◆ Task item ◆
Reproduce exactly the lines below from the one containing "Founded in 1859" through the one containing "ОСОБЕННОСТИ ПРОЯВЛЕНИЯ СИНДРОМА", including both, and nothing else.

(Collected data)

━━━━━━━━━━

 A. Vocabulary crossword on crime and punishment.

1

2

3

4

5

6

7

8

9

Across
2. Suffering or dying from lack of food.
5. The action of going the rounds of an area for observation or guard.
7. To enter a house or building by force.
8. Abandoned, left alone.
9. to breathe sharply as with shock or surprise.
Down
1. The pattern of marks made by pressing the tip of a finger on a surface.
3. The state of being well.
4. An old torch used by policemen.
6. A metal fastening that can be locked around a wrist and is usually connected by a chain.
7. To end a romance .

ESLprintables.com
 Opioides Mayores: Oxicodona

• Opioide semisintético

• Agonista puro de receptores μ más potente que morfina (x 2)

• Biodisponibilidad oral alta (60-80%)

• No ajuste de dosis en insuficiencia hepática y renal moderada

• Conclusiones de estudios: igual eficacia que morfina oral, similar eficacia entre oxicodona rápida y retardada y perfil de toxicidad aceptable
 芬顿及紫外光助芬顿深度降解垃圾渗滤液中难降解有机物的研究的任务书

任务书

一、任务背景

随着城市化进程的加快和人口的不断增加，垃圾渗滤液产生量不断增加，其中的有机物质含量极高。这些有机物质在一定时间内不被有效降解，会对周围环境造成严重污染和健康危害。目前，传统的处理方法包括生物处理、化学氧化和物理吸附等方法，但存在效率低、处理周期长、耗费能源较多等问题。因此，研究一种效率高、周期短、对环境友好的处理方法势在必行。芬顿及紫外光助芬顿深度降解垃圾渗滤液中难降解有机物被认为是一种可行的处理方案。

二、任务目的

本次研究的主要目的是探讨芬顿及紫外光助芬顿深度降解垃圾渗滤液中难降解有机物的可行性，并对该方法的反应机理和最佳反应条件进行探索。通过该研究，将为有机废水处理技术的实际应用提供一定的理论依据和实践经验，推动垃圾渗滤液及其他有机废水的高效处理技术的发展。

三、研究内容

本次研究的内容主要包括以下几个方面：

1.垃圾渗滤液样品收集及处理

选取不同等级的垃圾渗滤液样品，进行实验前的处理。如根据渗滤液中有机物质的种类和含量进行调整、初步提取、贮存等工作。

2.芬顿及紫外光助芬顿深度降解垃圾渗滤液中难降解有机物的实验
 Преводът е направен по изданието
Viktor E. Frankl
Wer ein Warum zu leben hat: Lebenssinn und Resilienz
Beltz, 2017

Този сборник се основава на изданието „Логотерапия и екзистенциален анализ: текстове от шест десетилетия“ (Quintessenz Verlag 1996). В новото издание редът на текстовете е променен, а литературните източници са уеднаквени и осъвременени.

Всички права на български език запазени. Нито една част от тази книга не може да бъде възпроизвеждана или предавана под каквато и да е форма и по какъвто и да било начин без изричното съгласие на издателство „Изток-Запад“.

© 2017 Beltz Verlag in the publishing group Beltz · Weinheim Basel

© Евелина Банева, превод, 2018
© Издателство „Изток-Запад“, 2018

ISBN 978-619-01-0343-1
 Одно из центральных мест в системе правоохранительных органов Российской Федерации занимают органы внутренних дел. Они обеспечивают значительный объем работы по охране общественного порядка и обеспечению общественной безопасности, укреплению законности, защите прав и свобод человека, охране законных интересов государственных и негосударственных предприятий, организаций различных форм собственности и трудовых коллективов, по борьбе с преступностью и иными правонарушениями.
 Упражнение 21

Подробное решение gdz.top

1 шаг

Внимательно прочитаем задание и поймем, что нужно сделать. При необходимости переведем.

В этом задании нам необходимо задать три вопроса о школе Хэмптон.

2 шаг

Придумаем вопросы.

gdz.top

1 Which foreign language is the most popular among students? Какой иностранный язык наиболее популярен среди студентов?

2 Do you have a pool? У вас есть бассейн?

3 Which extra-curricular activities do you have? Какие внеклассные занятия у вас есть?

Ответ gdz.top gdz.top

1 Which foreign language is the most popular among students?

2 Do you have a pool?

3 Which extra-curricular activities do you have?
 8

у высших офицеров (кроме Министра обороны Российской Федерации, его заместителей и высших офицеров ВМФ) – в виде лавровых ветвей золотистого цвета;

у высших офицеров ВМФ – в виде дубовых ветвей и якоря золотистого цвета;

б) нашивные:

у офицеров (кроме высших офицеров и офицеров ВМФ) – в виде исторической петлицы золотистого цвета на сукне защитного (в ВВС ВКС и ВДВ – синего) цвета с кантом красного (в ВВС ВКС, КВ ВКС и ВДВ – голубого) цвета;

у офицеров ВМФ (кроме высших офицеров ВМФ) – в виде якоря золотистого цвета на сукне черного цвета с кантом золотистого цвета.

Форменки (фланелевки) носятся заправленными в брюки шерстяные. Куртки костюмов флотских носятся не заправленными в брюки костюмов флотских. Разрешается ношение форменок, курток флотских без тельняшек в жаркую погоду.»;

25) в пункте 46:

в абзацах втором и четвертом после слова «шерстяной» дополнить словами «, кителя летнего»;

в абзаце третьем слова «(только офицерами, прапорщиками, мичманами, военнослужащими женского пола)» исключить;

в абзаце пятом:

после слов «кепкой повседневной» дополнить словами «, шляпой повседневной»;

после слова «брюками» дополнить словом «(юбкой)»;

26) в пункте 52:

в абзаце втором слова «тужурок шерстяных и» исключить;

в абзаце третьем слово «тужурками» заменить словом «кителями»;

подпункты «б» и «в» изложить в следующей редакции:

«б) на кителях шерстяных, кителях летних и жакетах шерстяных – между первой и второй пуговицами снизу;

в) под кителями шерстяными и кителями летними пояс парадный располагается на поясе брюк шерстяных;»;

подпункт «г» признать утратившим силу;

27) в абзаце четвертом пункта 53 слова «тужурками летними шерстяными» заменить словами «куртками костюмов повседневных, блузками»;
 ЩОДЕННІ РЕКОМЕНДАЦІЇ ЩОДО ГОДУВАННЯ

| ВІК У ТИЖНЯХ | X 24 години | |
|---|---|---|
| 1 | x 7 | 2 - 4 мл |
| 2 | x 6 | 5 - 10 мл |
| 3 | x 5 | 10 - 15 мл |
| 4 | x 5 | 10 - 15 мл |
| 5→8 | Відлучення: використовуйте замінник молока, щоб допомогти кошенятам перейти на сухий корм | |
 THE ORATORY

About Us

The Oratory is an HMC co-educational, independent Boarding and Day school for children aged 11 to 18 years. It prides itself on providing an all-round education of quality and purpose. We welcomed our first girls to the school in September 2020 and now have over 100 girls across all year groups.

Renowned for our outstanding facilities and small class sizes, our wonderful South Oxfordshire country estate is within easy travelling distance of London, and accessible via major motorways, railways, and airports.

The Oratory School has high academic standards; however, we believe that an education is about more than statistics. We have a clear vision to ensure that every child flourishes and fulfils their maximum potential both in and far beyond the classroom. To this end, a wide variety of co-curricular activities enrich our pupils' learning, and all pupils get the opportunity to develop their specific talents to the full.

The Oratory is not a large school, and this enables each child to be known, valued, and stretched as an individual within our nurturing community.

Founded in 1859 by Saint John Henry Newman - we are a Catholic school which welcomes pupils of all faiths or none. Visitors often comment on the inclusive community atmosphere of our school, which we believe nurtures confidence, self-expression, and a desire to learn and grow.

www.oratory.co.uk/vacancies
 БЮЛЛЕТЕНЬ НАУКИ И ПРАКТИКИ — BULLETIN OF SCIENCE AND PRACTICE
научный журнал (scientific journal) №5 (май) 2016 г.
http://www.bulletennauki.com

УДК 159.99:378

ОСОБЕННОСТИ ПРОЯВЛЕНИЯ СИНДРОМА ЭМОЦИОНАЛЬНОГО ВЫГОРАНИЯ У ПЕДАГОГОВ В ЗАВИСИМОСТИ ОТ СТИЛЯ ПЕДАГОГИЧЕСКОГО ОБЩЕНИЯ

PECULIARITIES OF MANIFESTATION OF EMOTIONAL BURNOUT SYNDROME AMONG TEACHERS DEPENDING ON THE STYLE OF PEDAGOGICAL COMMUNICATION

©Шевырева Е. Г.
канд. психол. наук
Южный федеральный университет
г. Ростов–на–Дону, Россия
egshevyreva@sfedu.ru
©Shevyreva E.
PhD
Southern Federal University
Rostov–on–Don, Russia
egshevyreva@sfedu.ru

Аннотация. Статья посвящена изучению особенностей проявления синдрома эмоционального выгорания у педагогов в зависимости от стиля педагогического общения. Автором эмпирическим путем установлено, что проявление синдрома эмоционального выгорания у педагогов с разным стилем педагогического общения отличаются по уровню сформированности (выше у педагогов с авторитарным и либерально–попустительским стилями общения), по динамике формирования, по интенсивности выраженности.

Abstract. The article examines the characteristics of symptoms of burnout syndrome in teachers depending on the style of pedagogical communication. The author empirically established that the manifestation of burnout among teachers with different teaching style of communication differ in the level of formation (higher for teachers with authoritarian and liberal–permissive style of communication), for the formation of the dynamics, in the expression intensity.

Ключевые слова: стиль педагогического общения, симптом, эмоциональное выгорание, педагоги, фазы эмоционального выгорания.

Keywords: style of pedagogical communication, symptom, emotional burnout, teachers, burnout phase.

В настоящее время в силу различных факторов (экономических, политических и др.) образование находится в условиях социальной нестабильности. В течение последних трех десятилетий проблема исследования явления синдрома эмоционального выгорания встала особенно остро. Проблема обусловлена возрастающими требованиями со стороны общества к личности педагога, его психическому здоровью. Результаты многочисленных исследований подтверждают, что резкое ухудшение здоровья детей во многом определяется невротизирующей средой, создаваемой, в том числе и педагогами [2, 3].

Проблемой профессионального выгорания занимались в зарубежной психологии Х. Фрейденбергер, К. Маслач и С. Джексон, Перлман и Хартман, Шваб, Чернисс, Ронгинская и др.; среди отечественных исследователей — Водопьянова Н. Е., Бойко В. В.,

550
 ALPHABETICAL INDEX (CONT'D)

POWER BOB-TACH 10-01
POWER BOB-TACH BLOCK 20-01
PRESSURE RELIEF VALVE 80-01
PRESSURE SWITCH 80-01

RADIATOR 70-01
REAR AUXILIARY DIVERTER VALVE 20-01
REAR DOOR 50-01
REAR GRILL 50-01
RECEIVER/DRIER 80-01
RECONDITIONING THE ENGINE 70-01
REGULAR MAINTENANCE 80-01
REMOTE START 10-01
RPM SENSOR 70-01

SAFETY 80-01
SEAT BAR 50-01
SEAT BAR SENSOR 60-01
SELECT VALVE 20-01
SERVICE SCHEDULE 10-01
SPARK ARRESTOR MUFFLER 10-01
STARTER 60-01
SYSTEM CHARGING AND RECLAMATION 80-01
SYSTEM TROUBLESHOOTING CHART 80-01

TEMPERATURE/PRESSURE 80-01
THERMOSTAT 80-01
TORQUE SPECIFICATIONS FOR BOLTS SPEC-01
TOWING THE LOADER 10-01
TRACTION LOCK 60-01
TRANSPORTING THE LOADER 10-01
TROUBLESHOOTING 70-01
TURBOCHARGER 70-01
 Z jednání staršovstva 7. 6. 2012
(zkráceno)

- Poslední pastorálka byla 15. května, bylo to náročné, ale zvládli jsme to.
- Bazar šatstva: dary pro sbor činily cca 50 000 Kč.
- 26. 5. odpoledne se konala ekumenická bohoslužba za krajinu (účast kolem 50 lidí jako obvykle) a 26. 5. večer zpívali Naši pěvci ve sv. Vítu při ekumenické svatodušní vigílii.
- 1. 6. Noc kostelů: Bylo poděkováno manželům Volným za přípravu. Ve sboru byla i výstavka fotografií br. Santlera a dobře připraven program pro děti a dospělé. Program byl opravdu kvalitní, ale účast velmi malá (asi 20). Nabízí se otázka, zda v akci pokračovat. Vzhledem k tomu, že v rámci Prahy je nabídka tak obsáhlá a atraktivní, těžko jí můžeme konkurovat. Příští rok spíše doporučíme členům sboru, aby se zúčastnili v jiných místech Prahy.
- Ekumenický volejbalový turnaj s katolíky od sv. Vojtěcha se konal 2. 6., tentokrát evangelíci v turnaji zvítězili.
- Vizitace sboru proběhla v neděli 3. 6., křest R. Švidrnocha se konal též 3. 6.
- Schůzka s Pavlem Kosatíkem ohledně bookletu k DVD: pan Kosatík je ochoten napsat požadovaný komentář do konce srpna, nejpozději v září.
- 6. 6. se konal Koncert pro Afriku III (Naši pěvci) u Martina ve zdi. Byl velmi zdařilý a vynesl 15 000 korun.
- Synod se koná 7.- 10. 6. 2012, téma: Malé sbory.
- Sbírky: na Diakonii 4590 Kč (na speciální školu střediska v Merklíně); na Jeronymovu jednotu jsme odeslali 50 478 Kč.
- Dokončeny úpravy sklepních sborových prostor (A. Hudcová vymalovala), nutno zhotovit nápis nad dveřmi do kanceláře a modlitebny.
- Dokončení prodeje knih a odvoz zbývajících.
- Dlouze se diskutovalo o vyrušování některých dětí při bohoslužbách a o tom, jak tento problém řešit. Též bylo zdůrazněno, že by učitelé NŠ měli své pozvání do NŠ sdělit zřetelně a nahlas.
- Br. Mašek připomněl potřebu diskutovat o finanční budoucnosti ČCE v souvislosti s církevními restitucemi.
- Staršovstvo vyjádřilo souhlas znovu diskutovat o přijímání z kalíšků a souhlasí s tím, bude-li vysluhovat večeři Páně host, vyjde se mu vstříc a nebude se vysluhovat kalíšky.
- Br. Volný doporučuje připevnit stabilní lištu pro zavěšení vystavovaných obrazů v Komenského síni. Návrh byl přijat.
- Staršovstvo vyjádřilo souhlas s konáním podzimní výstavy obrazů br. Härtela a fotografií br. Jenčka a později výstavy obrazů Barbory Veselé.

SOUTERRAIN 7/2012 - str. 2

━━━━━━━━━━

◆ Problem solution ◆
Founded in 1859 by Saint John Henry Newman - we are a Catholic school which welcomes pupils of all faiths or none. Visitors often comment on the inclusive community atmosphere of our school, which we believe nurtures confidence, self-expression, and a desire to learn and grow.

www.oratory.co.uk/vacancies
 БЮЛЛЕТЕНЬ НАУКИ И ПРАКТИКИ — BULLETIN OF SCIENCE AND PRACTICE
научный журнал (scientific journal) №5 (май) 2016 г.
http://www.bulletennauki.com

УДК 159.99:378

ОСОБЕННОСТИ ПРОЯВЛЕНИЯ СИНДРОМА ЭМОЦИОНАЛЬНОГО ВЫГОРАНИЯ У ПЕДАГОГОВ В ЗАВИСИМОСТИ ОТ СТИЛЯ ПЕДАГОГИЧЕСКОГО ОБЩЕНИЯ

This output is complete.